Reproduce every one of the following items verbatim, with no alterations.

(Spatial relation data)
☆ ☆ ☆ ☆ ☆
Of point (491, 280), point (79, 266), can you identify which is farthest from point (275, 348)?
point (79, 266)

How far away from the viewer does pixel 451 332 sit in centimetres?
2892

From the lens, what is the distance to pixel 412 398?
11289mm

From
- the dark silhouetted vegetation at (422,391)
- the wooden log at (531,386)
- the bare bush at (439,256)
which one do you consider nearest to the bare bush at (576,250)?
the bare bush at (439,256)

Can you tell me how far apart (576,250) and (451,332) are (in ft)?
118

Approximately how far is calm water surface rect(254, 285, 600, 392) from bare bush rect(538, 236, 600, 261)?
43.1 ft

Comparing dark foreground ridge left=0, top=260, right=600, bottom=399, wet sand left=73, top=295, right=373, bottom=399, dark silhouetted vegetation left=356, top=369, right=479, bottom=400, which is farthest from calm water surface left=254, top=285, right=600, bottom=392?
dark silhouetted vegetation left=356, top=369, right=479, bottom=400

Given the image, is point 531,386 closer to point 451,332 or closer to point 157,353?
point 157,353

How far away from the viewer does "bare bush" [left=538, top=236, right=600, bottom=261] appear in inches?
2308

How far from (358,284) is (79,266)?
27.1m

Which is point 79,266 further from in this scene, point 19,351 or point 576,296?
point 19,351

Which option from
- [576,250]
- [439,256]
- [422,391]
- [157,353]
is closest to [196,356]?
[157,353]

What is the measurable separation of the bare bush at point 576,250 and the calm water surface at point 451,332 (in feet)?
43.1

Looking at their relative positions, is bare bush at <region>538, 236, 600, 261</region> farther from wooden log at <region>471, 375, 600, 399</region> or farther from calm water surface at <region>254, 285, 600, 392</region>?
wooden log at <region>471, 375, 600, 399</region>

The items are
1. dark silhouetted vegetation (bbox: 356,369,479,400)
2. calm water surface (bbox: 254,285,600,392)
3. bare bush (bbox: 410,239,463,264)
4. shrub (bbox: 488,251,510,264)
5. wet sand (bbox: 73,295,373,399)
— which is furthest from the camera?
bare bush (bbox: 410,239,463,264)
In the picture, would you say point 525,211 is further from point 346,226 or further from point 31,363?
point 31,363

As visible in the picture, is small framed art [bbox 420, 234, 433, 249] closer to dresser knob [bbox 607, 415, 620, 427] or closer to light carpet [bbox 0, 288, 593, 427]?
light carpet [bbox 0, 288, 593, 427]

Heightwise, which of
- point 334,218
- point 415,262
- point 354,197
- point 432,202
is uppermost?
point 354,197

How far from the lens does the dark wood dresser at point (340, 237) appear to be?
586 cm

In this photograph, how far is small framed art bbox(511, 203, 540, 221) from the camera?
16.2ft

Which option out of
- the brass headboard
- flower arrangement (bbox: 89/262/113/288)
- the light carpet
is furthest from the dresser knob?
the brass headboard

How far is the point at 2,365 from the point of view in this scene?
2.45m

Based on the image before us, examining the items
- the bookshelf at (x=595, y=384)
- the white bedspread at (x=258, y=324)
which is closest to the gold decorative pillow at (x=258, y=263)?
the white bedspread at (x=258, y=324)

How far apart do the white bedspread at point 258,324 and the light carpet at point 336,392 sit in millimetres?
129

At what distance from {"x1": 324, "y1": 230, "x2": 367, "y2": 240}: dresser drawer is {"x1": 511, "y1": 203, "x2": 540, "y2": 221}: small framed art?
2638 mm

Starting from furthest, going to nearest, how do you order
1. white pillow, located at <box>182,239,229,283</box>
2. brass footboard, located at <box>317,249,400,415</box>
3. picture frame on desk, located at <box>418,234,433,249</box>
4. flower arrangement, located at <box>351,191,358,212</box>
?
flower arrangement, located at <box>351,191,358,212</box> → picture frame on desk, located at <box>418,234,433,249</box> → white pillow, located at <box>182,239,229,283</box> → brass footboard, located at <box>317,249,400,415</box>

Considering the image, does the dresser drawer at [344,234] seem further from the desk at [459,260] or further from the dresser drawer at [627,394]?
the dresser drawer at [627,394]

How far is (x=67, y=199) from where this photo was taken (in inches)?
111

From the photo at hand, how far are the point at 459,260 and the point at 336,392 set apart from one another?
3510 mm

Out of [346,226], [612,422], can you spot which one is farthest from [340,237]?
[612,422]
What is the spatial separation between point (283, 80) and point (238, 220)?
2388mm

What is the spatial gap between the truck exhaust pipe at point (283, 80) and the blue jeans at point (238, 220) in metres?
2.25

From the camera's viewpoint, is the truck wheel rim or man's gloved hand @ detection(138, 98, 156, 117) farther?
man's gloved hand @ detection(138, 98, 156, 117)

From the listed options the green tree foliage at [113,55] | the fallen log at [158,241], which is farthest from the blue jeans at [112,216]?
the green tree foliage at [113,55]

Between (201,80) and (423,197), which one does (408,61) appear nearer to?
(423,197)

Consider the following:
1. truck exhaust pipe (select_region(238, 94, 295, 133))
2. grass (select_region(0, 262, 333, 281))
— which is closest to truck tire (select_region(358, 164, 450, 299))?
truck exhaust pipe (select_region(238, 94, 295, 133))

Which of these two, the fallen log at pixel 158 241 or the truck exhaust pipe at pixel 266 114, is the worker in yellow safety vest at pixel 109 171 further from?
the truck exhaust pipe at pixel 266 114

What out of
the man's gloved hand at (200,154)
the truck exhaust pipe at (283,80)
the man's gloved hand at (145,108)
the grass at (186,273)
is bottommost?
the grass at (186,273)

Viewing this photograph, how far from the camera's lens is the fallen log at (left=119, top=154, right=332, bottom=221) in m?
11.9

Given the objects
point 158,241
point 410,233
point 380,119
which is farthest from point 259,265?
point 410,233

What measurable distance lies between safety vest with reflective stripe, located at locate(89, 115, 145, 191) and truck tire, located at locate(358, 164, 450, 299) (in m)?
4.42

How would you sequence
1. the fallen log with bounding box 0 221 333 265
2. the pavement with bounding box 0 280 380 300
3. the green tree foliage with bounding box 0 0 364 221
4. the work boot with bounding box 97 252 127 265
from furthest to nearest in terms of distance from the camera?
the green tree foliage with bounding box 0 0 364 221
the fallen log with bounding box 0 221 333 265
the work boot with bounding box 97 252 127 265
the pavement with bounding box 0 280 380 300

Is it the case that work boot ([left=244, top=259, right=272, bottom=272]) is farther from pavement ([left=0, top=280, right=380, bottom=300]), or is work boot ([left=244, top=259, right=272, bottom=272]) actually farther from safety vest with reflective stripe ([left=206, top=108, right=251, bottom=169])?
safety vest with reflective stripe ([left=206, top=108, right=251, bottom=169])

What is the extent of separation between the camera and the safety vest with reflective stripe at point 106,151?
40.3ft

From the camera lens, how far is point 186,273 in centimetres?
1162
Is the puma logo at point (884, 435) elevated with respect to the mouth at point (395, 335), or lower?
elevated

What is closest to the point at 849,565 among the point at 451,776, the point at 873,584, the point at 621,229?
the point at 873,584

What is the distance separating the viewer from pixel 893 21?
☆ ☆ ☆ ☆ ☆
Exercise solution -
Of point (491, 280), point (79, 266), can you identify which is farthest from point (275, 348)?
point (79, 266)

How far away from the viewer does pixel 451 332 sit in centimetres?
2892

From the lens, what is the distance to pixel 412 398?
11289mm

From
- the dark silhouetted vegetation at (422,391)
- the wooden log at (531,386)
- the bare bush at (439,256)
which one do you consider nearest to the bare bush at (576,250)?
the bare bush at (439,256)

Can you tell me how far apart (576,250) and (451,332) are (in ft)?
118

Approximately how far is calm water surface rect(254, 285, 600, 392) from bare bush rect(538, 236, 600, 261)?
43.1 ft

Comparing dark foreground ridge left=0, top=260, right=600, bottom=399, wet sand left=73, top=295, right=373, bottom=399, dark silhouetted vegetation left=356, top=369, right=479, bottom=400, which is farthest from calm water surface left=254, top=285, right=600, bottom=392?
dark silhouetted vegetation left=356, top=369, right=479, bottom=400

Given the image, is point 531,386 closer to point 451,332 or closer to point 157,353?
point 157,353

How far away from the viewer does "bare bush" [left=538, top=236, right=600, bottom=261] appear in inches?
2308

How far from (358,284) is (79,266)?
27.1m

Which is point 79,266 further from in this scene, point 19,351 or point 576,296?
point 19,351

Which option from
- [576,250]
- [439,256]
- [422,391]
- [157,353]
is closest to [196,356]?
[157,353]

What is the measurable separation of the bare bush at point 576,250 and the calm water surface at point 451,332 (in feet)?
43.1

Looking at their relative positions, is bare bush at <region>538, 236, 600, 261</region> farther from wooden log at <region>471, 375, 600, 399</region> or farther from calm water surface at <region>254, 285, 600, 392</region>?
wooden log at <region>471, 375, 600, 399</region>

The items are
1. dark silhouetted vegetation (bbox: 356,369,479,400)
2. calm water surface (bbox: 254,285,600,392)
3. bare bush (bbox: 410,239,463,264)
4. shrub (bbox: 488,251,510,264)
5. wet sand (bbox: 73,295,373,399)
— which is furthest from the camera?
bare bush (bbox: 410,239,463,264)
In the picture, would you say point 525,211 is further from point 346,226 or further from point 31,363?
point 31,363

As visible in the picture, is small framed art [bbox 420, 234, 433, 249] closer to dresser knob [bbox 607, 415, 620, 427] or closer to light carpet [bbox 0, 288, 593, 427]?
light carpet [bbox 0, 288, 593, 427]

Heightwise, which of
- point 334,218
- point 415,262
- point 354,197
- point 432,202
is uppermost?
point 354,197

How far from the lens does the dark wood dresser at point (340, 237) appear to be?
586 cm

In this photograph, how far is small framed art bbox(511, 203, 540, 221) from the camera?
16.2ft

Which option out of
- the brass headboard
- flower arrangement (bbox: 89/262/113/288)
- the light carpet
is furthest from the dresser knob?
the brass headboard

How far is the point at 2,365 from the point of view in this scene?
2.45m

Based on the image before us, examining the items
- the bookshelf at (x=595, y=384)
- the white bedspread at (x=258, y=324)
which is closest to the gold decorative pillow at (x=258, y=263)?
the white bedspread at (x=258, y=324)

How far apart do the white bedspread at point 258,324 and the light carpet at point 336,392 sit in millimetres?
129

At what distance from {"x1": 324, "y1": 230, "x2": 367, "y2": 240}: dresser drawer is {"x1": 511, "y1": 203, "x2": 540, "y2": 221}: small framed art?
2638 mm

Starting from furthest, going to nearest, how do you order
1. white pillow, located at <box>182,239,229,283</box>
2. brass footboard, located at <box>317,249,400,415</box>
3. picture frame on desk, located at <box>418,234,433,249</box>
4. flower arrangement, located at <box>351,191,358,212</box>
?
flower arrangement, located at <box>351,191,358,212</box> → picture frame on desk, located at <box>418,234,433,249</box> → white pillow, located at <box>182,239,229,283</box> → brass footboard, located at <box>317,249,400,415</box>

Considering the image, does the dresser drawer at [344,234] seem further from the desk at [459,260] or further from the dresser drawer at [627,394]?
the dresser drawer at [627,394]

How far is (x=67, y=199) from where this photo was taken (in inches)?
111

From the photo at hand, how far are the point at 459,260 and the point at 336,392 set apart from one another?
3510 mm

Out of [346,226], [612,422], can you spot which one is farthest from [340,237]?
[612,422]
What is the spatial separation between point (283, 80) and point (238, 220)?
2388mm

What is the spatial gap between the truck exhaust pipe at point (283, 80) and the blue jeans at point (238, 220) in metres?
2.25

From the camera's viewpoint, is the truck wheel rim or man's gloved hand @ detection(138, 98, 156, 117) farther?
man's gloved hand @ detection(138, 98, 156, 117)

From the listed options the green tree foliage at [113,55] | the fallen log at [158,241], which is farthest from the blue jeans at [112,216]?
the green tree foliage at [113,55]

Between (201,80) and (423,197), which one does (408,61) appear nearer to?
(423,197)

Consider the following:
1. truck exhaust pipe (select_region(238, 94, 295, 133))
2. grass (select_region(0, 262, 333, 281))
— which is closest to truck tire (select_region(358, 164, 450, 299))?
truck exhaust pipe (select_region(238, 94, 295, 133))

Which of these two, the fallen log at pixel 158 241 or the truck exhaust pipe at pixel 266 114, is the worker in yellow safety vest at pixel 109 171 further from?
the truck exhaust pipe at pixel 266 114

What out of
the man's gloved hand at (200,154)
the truck exhaust pipe at (283,80)
the man's gloved hand at (145,108)
the grass at (186,273)
is bottommost?
the grass at (186,273)

Viewing this photograph, how far from the camera's lens is the fallen log at (left=119, top=154, right=332, bottom=221) in m?
11.9

Given the objects
point 158,241
point 410,233
point 380,119
which is farthest from point 259,265?
point 410,233

What measurable distance lies between safety vest with reflective stripe, located at locate(89, 115, 145, 191) and truck tire, located at locate(358, 164, 450, 299) (in m)?
4.42

How would you sequence
1. the fallen log with bounding box 0 221 333 265
2. the pavement with bounding box 0 280 380 300
3. the green tree foliage with bounding box 0 0 364 221
4. the work boot with bounding box 97 252 127 265
from furthest to nearest in terms of distance from the camera?
the green tree foliage with bounding box 0 0 364 221
the fallen log with bounding box 0 221 333 265
the work boot with bounding box 97 252 127 265
the pavement with bounding box 0 280 380 300

Is it the case that work boot ([left=244, top=259, right=272, bottom=272]) is farther from pavement ([left=0, top=280, right=380, bottom=300]), or is work boot ([left=244, top=259, right=272, bottom=272]) actually farther from safety vest with reflective stripe ([left=206, top=108, right=251, bottom=169])?
safety vest with reflective stripe ([left=206, top=108, right=251, bottom=169])

What is the extent of separation between the camera and the safety vest with reflective stripe at point 106,151?
40.3ft

From the camera lens, how far is point 186,273 in centimetres?
1162
Is the puma logo at point (884, 435) elevated with respect to the mouth at point (395, 335), or lower?
elevated

What is closest to the point at 849,565 among the point at 451,776, the point at 873,584, the point at 621,229?
the point at 873,584

What is the distance separating the viewer from pixel 893 21?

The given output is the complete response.